Katano Harutaka, Sato Seiichi, Sekizuka Tsuyoshi, Kinumaki Akiko, Fukumoto Hitomi, Sato Yuko, Hasegawa Hideki, Morikawa Shigeru, Saijo Masayuki, Mizutani Tetsuya, Kuroda Makoto
Department of Pathology, National Institute of Infectious Diseases, Toyama, Shinjuku-ku, Tokyo, Japan.
Int J Clin Exp Pathol. 2012;5(8):814-23. Epub 2012 Oct 1.
Kawasaki disease (KD) is the most common cause of multisystem vasculitis in childhood. Although cervical lymphadenitis is one of the major symptoms in KD, lymph node biopsy is rarely performed, because KD is usually diagnosed by clinical symptoms. A cervical lymph node biopsy was taken from a girl aged 1 year and 8 months who had suspected lymphoma, but she was diagnosed with KD after the biopsy. The cervical lymph node specimen was analyzed with multivirus real-time PCR that can detect >160 viruses, and unbiased direct sequencing with a next-generation DNA sequencer to detect potential pathogens in the lymph node. Histologically, focal necrosis with inflammatory cell infiltration, including neutrophils and macrophages, was observed in the marginal zone of the cervical lymph node, which was compatible with the acute phase of KD. Multivirus real-time PCR detected a low copy number of torque teno virus in the sample. Comprehensive direct sequencing of the cervical lymph node biopsy sample sequenced more than 8 million and 3 million reads from DNA and RNA samples, respectively. Bacterial genomes were detected in 0.03% and 1.79% of all reads in DNA and RNA samples, respectively. Although many reads corresponded to genomes of bacterial environmental microorganisms, Streptococcus spp. genome was detected in both DNA (77 reads) and RNA (2,925 reads) samples. Further studies are required to reveal any association of microbial or viral infection with the pathogenesis of KD.

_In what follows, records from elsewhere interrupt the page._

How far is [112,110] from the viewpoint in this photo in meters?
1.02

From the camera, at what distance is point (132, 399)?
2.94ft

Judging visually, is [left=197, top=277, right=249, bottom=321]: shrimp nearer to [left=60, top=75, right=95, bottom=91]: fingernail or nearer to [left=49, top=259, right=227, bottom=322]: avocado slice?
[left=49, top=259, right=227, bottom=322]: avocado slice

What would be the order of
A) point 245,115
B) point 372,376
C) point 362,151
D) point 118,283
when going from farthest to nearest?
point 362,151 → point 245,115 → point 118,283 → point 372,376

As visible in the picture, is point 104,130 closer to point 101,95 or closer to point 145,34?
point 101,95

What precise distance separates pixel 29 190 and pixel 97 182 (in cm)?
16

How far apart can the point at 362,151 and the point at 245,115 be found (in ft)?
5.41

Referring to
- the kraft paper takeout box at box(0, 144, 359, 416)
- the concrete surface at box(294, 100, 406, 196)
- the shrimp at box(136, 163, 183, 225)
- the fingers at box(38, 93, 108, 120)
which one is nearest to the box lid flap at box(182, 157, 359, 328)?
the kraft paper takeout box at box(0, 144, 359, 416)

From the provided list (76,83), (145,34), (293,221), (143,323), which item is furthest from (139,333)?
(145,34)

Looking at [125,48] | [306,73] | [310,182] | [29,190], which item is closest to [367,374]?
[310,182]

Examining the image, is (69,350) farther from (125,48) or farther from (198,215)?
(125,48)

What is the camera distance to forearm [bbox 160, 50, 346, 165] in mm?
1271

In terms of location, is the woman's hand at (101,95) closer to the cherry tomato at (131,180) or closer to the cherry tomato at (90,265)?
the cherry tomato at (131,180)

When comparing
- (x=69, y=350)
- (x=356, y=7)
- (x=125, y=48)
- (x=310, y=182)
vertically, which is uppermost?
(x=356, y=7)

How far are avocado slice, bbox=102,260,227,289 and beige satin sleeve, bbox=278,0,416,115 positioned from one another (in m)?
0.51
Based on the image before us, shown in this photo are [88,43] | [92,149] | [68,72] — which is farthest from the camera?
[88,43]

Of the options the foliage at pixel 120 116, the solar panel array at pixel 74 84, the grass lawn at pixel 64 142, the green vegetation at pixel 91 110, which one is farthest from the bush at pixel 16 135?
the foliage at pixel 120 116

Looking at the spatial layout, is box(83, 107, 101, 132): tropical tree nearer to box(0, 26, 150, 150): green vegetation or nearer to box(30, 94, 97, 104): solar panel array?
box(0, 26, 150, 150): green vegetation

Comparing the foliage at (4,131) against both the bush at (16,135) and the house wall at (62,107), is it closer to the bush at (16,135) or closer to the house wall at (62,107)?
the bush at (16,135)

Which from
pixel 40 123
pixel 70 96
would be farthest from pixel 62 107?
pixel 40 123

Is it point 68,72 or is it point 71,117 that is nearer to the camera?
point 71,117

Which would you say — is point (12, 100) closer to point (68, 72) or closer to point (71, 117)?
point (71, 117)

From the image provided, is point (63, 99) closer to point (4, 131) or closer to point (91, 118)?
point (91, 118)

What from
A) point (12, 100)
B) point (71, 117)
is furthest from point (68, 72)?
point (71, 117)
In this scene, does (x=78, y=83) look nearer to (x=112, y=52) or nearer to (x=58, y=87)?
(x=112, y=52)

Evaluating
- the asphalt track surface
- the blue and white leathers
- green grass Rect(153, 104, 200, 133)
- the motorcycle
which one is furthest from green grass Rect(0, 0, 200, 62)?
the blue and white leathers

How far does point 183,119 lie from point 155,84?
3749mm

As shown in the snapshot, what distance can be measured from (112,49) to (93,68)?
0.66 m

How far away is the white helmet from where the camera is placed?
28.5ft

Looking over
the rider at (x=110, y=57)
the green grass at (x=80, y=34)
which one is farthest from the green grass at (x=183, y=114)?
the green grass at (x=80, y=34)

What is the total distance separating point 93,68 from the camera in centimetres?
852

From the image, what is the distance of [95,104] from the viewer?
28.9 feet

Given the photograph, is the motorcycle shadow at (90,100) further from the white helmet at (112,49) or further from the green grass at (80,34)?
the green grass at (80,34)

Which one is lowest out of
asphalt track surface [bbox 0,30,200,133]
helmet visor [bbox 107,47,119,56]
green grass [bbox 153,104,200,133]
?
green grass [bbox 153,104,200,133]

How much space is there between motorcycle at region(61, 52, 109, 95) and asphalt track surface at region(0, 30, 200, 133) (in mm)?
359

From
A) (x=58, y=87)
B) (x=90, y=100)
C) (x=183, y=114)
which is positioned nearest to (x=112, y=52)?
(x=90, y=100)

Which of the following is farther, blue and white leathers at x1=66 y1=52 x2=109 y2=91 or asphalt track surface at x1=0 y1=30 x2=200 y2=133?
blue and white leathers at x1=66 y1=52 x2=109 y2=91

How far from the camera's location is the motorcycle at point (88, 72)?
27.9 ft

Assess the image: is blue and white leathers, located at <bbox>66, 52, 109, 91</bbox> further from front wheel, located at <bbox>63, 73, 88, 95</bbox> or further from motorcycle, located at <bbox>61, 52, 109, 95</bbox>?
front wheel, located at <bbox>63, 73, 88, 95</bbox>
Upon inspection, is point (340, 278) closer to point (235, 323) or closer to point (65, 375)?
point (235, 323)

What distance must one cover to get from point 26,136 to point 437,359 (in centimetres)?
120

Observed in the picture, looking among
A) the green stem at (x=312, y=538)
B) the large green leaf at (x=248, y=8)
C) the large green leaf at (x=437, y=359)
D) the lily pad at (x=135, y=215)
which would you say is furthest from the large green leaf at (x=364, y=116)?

川崎病(KD)是儿童多系统血管炎最常见的病因。虽然颈部淋巴结炎是KD的主要症状之一,但由于KD通常通过临床症状诊断,所以很少进行淋巴结活检。对一名1岁8个月疑似淋巴瘤的女童进行了颈部淋巴结活检,活检后她被诊断为KD。对颈部淋巴结标本进行了多病毒实时PCR分析,该方法可检测160多种病毒,并使用下一代DNA测序仪进行无偏差直接测序,以检测淋巴结中的潜在病原体。组织学上,在颈部淋巴结边缘区观察到局灶性坏死伴炎症细胞浸润,包括中性粒细胞和巨噬细胞,这与KD急性期相符。多病毒实时PCR在样本中检测到低拷贝数的细小病毒B19。颈部淋巴结活检样本的综合直接测序分别从DNA和RNA样本中获得了超过800万和300万条读数。在DNA和RNA样本中,分别有0.03%和1.79%的所有读数检测到细菌基因组。虽然许多读数对应于细菌环境微生物的基因组,但在DNA(77条读数)和RNA(2925条读数)样本中均检测到链球菌属基因组。需要进一步研究以揭示微生物或病毒感染与KD发病机制之间的任何关联。